Neymar stepped onto the training pitch alongside his Brazil teammates for the first time at this World Cup on Wednesday, marking a significant step in his recovery from a right calf injury that has kept him sidelined since the tournament began. The session took place in New Jersey, and his presence was met with immediate warmth from the squad - and from the media pack he passed on his way out.
Before the session got underway, Neymar walked past the assembled journalists, greeted them, and asked with a grin: "Did you miss me?" - a moment that captured the lightness around his return even as the medical staff continue to manage his workload carefully. His recovery timeline remains a matter of significant interest not just to Brazilian fans but to anyone following this World Cup closely, and the mood in camp appeared noticeably lifted by his reintegration. Sports of all kinds draw passionate global followings in similar ways - whether it is football's World Cup drama or, in a completely different world, online biathlon betting attracting niche enthusiasts who follow their sport with equal devotion - the return of a marquee name always shifts the conversation.
On the pitch, Neymar received a guard of honour from his teammates - a traditional "corredor polonês," or gauntlet run - before getting to work. After roughly ten minutes of warm-up with the full group, he was separated from the squad to carry out physical work under fitness coach Cristiano Nunes. Wednesday's session was notably more demanding than the previous day's introduction to outdoor training, incorporating directional changes and deceleration drills - the kind of load that tests a calf injury more meaningfully than straight-line jogging.
From Physio Room to Training Pitch: The Injury Timeline
Neymar picked up the calf strain approximately one month ago while playing for Santos in a Brazilian Championship defeat to Coritiba. Since then, he had been restricted entirely to internal work with physiotherapists and fitness staff - until Tuesday, when he returned to an outdoor surface for the first time, completing light activities including a stint on the club's adjacent tennis court. Monday had been given over to medical assessments to evaluate the injury's progression before any return to team sessions was authorised.
The structured and cautious nature of his comeback is deliberate. Calf injuries carry a meaningful risk of re-aggravation if a player returns to competitive intensity before full muscular integrity is restored, and Brazil's medical team will be acutely aware of that. Neymar still needs to rebuild his physical condition and, crucially, regain match sharpness - the kind of rhythm that cannot be replicated through training drills alone.
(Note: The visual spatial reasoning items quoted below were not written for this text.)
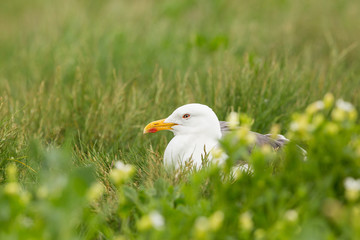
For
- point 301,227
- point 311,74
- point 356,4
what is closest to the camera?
point 301,227

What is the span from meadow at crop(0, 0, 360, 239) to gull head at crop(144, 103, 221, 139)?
0.96 feet

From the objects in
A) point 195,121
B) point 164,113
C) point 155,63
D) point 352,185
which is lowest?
point 155,63

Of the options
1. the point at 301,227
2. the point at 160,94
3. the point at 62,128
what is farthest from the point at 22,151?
the point at 301,227

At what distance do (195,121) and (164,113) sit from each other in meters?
0.69

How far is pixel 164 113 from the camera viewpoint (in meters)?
3.74

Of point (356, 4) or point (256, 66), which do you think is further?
point (356, 4)

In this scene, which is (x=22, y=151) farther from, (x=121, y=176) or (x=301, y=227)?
(x=301, y=227)

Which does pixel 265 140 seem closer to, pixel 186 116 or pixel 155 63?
pixel 186 116

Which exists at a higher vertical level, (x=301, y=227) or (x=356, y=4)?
(x=301, y=227)

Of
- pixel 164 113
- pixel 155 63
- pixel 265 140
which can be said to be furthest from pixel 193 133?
pixel 155 63

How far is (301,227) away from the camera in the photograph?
1808 millimetres

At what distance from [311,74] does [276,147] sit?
1.38 metres

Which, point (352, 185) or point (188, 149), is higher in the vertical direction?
point (352, 185)

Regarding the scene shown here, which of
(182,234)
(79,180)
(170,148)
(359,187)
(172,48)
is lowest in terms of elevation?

Friday's Game Against Haiti Likely to Come Too Soon
Brazil face Haiti on Friday in their second Group C match, and the expectation within the camp is that Neymar will not be available for selection. The priority appears to be getting him fully fit and sharp for later in the competition rather than rushing him back for a game that Brazil will expect to approach as favourites regardless of his involvement.
The context makes that calculation even clearer: Brazil opened their World Cup campaign with a 1-1 draw against Morocco, a result that, while not a disaster, left Carlo Ancelotti's side in need of positive momentum. Dropping points in the opener adds mild but real pressure to the Haiti match. After that, Scotland await in the third group game, meaning the Brazilians must navigate this phase of the tournament carefully, with or without their number ten.
What Neymar's Return Means for Brazil's Campaign
Even in a diminished physical state, Neymar's presence in training is a psychological boost for a squad that has been managing his absence since before the tournament began. His ability to influence matches - through direct dribbling, set-piece delivery, and the defensive attention he draws - remains central to how Ancelotti's Brazil function in the final third. Without him, the side carries different options but loses a specific creative thread that no other player in the squad fully replicates.
How quickly Neymar can progress through the remaining stages of his recovery will shape Brazil's prospects in the knockout rounds. For now, Wednesday's session represented progress - tangible, measured, and closely watched.